=== Working data ===
*** Block opens ***

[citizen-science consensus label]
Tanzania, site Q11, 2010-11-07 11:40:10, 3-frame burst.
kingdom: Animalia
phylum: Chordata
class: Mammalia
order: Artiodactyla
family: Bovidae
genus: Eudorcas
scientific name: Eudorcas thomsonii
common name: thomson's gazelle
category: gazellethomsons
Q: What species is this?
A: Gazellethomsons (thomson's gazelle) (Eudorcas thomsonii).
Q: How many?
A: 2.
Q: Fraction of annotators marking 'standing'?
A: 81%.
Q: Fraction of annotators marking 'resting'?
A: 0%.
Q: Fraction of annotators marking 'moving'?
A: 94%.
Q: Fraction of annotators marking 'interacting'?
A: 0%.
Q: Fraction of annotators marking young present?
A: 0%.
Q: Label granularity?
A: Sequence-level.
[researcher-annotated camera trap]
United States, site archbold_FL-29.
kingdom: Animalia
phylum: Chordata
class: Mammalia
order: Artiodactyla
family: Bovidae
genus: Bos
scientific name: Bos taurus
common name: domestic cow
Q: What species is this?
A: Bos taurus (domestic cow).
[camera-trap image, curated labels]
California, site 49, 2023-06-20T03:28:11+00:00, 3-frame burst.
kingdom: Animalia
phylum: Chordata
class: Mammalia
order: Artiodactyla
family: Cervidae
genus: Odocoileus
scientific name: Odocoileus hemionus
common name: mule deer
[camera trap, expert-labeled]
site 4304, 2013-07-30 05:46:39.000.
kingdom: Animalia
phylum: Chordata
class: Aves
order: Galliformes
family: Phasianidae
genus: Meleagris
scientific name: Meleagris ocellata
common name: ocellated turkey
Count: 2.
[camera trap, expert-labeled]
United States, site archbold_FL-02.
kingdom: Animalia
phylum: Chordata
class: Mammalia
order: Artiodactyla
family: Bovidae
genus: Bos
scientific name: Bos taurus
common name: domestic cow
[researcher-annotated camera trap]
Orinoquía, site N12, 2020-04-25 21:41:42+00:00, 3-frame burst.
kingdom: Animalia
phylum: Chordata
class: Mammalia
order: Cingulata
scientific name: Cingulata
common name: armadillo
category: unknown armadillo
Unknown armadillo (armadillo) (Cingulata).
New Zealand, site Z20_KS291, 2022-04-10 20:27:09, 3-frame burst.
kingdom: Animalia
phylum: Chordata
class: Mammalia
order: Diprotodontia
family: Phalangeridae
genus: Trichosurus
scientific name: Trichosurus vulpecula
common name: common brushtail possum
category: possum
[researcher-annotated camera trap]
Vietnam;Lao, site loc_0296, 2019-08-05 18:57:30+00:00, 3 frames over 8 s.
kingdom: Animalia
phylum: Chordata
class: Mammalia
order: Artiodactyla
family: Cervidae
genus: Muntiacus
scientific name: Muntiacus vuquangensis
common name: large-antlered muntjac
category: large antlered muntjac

*** Block closes ***

Each record above is to be given again without any change to its wording.

=== Output ===
[citizen-science consensus label]
Tanzania, site Q11, 2010-11-07 11:40:10, 3-frame burst.
kingdom: Animalia
phylum: Chordata
class: Mammalia
order: Artiodactyla
family: Bovidae
genus: Eudorcas
scientific name: Eudorcas thomsonii
common name: thomson's gazelle
category: gazellethomsons
Q: What species is this?
A: Gazellethomsons (thomson's gazelle) (Eudorcas thomsonii).
Q: How many?
A: 2.
Q: Fraction of annotators marking 'standing'?
A: 81%.
Q: Fraction of annotators marking 'resting'?
A: 0%.
Q: Fraction of annotators marking 'moving'?
A: 94%.
Q: Fraction of annotators marking 'interacting'?
A: 0%.
Q: Fraction of annotators marking young present?
A: 0%.
Q: Label granularity?
A: Sequence-level.
[researcher-annotated camera trap]
United States, site archbold_FL-29.
kingdom: Animalia
phylum: Chordata
class: Mammalia
order: Artiodactyla
family: Bovidae
genus: Bos
scientific name: Bos taurus
common name: domestic cow
Q: What species is this?
A: Bos taurus (domestic cow).
[camera-trap image, curated labels]
California, site 49, 2023-06-20T03:28:11+00:00, 3-frame burst.
kingdom: Animalia
phylum: Chordata
class: Mammalia
order: Artiodactyla
family: Cervidae
genus: Odocoileus
scientific name: Odocoileus hemionus
common name: mule deer
[camera trap, expert-labeled]
site 4304, 2013-07-30 05:46:39.000.
kingdom: Animalia
phylum: Chordata
class: Aves
order: Galliformes
family: Phasianidae
genus: Meleagris
scientific name: Meleagris ocellata
common name: ocellated turkey
Count: 2.
[camera trap, expert-labeled]
United States, site archbold_FL-02.
kingdom: Animalia
phylum: Chordata
class: Mammalia
order: Artiodactyla
family: Bovidae
genus: Bos
scientific name: Bos taurus
common name: domestic cow
[researcher-annotated camera trap]
Orinoquía, site N12, 2020-04-25 21:41:42+00:00, 3-frame burst.
kingdom: Animalia
phylum: Chordata
class: Mammalia
order: Cingulata
scientific name: Cingulata
common name: armadillo
category: unknown armadillo
Unknown armadillo (armadillo) (Cingulata).
New Zealand, site Z20_KS291, 2022-04-10 20:27:09, 3-frame burst.
kingdom: Animalia
phylum: Chordata
class: Mammalia
order: Diprotodontia
family: Phalangeridae
genus: Trichosurus
scientific name: Trichosurus vulpecula
common name: common brushtail possum
category: possum
[researcher-annotated camera trap]
Vietnam;Lao, site loc_0296, 2019-08-05 18:57:30+00:00, 3 frames over 8 s.
kingdom: Animalia
phylum: Chordata
class: Mammalia
order: Artiodactyla
family: Cervidae
genus: Muntiacus
scientific name: Muntiacus vuquangensis
common name: large-antlered muntjac
category: large antlered muntjac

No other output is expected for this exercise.